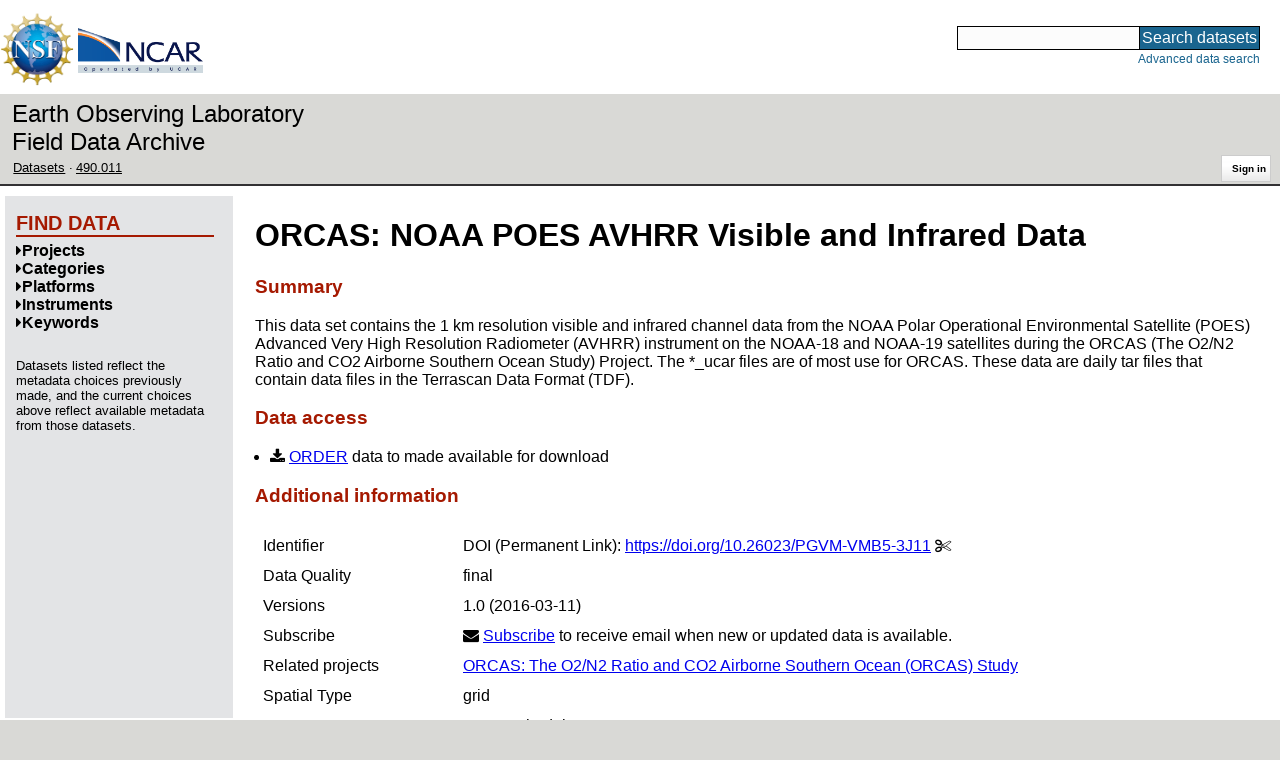

--- FILE ---
content_type: application/javascript
request_url: https://data.eol.ucar.edu/static/4dy7j43jDVnRSuP1i8jQkFVUBLTuhLDeYwE1qaoHHsu.js
body_size: 101
content:
function toggleListLinks(id) {
  var li = $('#'+id+' li');

    // swap the title and text of each list item's link
  li.each(function() {
    var a = $(this).children('a').first();
    var t = $(a).text();
    $(a).text($(a).attr('title'));
    $(a).attr('title',t);
    $(a).toggleClass('using-title'); // starts without, toggle this to mark when we've switched the data
  });

    // sort the list based on its displayed text
    // appendTo/prependTo removes the item and then appends/prepends
    // use prependTo to preserve any other trailing elements,
    //   like the collapsible toggle control
  li.sort(function(a,b) {
    return a.textContent.toLocaleLowerCase().localeCompare( b.textContent.toLocaleLowerCase() );
  }).prependTo('#'+id);
};

$(document).ready(function() {
  $('.list-link-toggler').click(function(ev) {
    var ul = $(ev.delegateTarget).data('targetList');
    toggleListLinks(ul);

      // change the text of the toggle control
    var tid = '#'+ $(ev.delegateTarget).attr('id') +'_text';
    var t = $(tid).text();
    $(tid).text( $(tid).data('toggleText') );
    $(tid).data('toggleText',t);
  });
});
··········
DIRECTIONS: Repeat each record verbatim, pictures excluded.

THE ANSWER:
--- FILE ---
content_type: application/javascript
request_url: https://data.eol.ucar.edu/static/4dy7j43jDVnRSuP1i8jQkFVUBLTuhLDeYwE1qaoHHsu.js
body_size: 101
content:
function toggleListLinks(id) {
  var li = $('#'+id+' li');

    // swap the title and text of each list item's link
  li.each(function() {
    var a = $(this).children('a').first();
    var t = $(a).text();
    $(a).text($(a).attr('title'));
    $(a).attr('title',t);
    $(a).toggleClass('using-title'); // starts without, toggle this to mark when we've switched the data
  });

    // sort the list based on its displayed text
    // appendTo/prependTo removes the item and then appends/prepends
    // use prependTo to preserve any other trailing elements,
    //   like the collapsible toggle control
  li.sort(function(a,b) {
    return a.textContent.toLocaleLowerCase().localeCompare( b.textContent.toLocaleLowerCase() );
  }).prependTo('#'+id);
};

$(document).ready(function() {
  $('.list-link-toggler').click(function(ev) {
    var ul = $(ev.delegateTarget).data('targetList');
    toggleListLinks(ul);

      // change the text of the toggle control
    var tid = '#'+ $(ev.delegateTarget).attr('id') +'_text';
    var t = $(tid).text();
    $(tid).text( $(tid).data('toggleText') );
    $(tid).data('toggleText',t);
  });
});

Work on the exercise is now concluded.